The boy, Marius, grew up to be a very serious young man who was embarrassed by his grandfather's gaiety and cynicism but who shared his royalist sensibilities. He knew almost nothing of his father except that he was considered a disgrace. At the age of eighteen Marius had just entered law school when one evening his grandfather informed him that he must go visit his sick father who has sent for him. Both Monsieur Gillenormand and Marius regard this as a distasteful expedition but Marius dutifully traveled to Vernon the following day.
Marius arrived at his father's humble house and found that the old man had already died. He was unmoved by the sight of his dead father. The doctor, priest and servant were very upset by Pontmercy's death. The servant handed Marius a note from the old man addressed to him. It tells Marius that although the Restoration denies the title, he (Pontmercy) trusts that Marius will bear the title of Baron Pontmercy well. He also tells his son that a sergeant named Thenardier saved him and that he is to render good service to this man should he ever meet him. Marius returned to his grandfather's house and thought no more of his father.
Some time later Marius is attending mass at Saint Sulpice when he accidentally takes a seat reserved for Monsieur Mabeuf, the churchwarden. Mabeuf soon appears and Marius readily yields the seat. After the service Mabeuf explains to Marius that he always likes to sit in that spot because it was from there that he regularly watched a devoted father observe his son who was parted from him by family disagreements. Marius and Mabeuf, who is the brother of Pontmercy's cure, conclude that Marius was that little boy and Mabeuf assures him that his father loved him.
The next day, Marius, under the pretense of a hunting trip which his grandfather suspects to be a love affair, leaves for several days. During this time he researches his father's history and meets his cure. He becomes enraptured of his father and at the same time undergoes a political revolution as well and comes into sympathy with the Republic and his father's principles. He has calling cards printed that read Baron Marius Pontmercy but keeps them in his pocket.
He comes to dislike his grandfather who persists in believing that his grandson is engaged in amorous pursuits. The daughter and Monsieur Gillenormand notice that Marius is wearing a heavy amulet under his shirt.

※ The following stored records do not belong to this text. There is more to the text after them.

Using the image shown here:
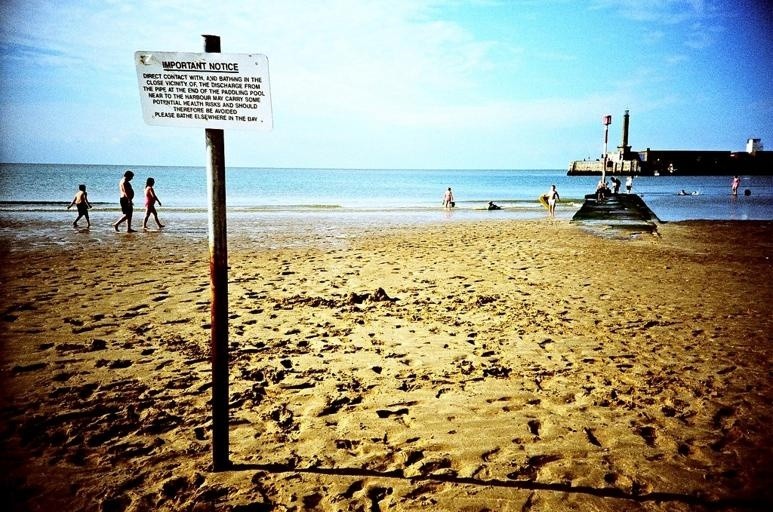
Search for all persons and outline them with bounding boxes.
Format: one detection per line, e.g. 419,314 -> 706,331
112,171 -> 137,233
67,184 -> 94,228
486,199 -> 501,210
443,186 -> 453,209
545,185 -> 560,216
142,178 -> 165,229
596,174 -> 751,199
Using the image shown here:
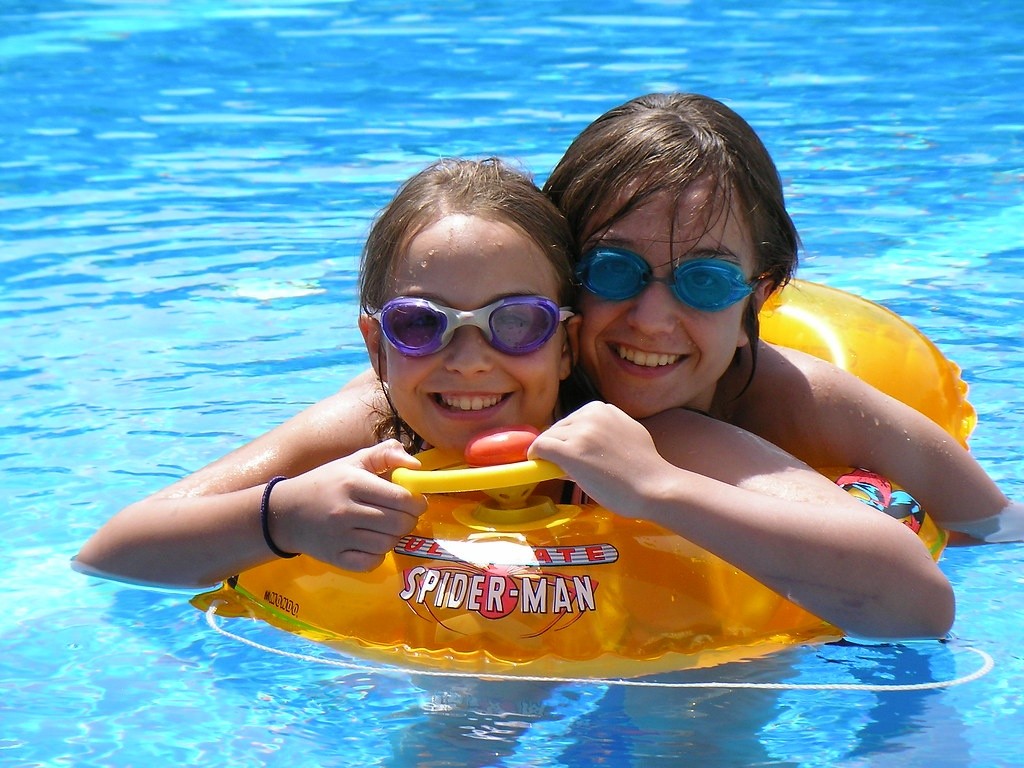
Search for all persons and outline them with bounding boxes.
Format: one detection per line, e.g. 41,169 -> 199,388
73,157 -> 957,642
341,92 -> 1009,524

Marius travels to Montfermiel but can find no trace of Thenardier. On one occasion the daughter has her grandnephew follow Marius to discover the object of his love. He does so and discovers that Marius is visiting the grave of his father. Soon afterward, Monsieur Gillenormand discovers the amulet that Marius wears and brings it to his daughter. They open it and instead of the expected love letter discover the letter from Pontmercy and Marius' calling cards. Eventually Marius appears before them, there is a row which results in Marius being exiled from the house. Soon after Marius leaves, Monsieur Gillenormand commands his daughter to send Marius some money each month and never to speak of him again.
The note from Pontmercy is accidentally lost in the process and Marius believes, incorrectly, that his grandfather has cruelly destroyed his one link to his father. He resolves never to return. Upon leaving he possesses thirty francs, his watch and some clothes. He hires a cabriolet and with no clear destination in mind directs the driver to proceed to the Latin Quarter.
Gillenormand cannot bear to see Marius follow an opposing political viewpoint and chooses to sever ties with him. His stubbornness costs him the relationship with his grandson.
Marius' interests in the Napoleonic values reflect the younger generation's desire to follow democratic principles and change the stoic Bourbon beliefs.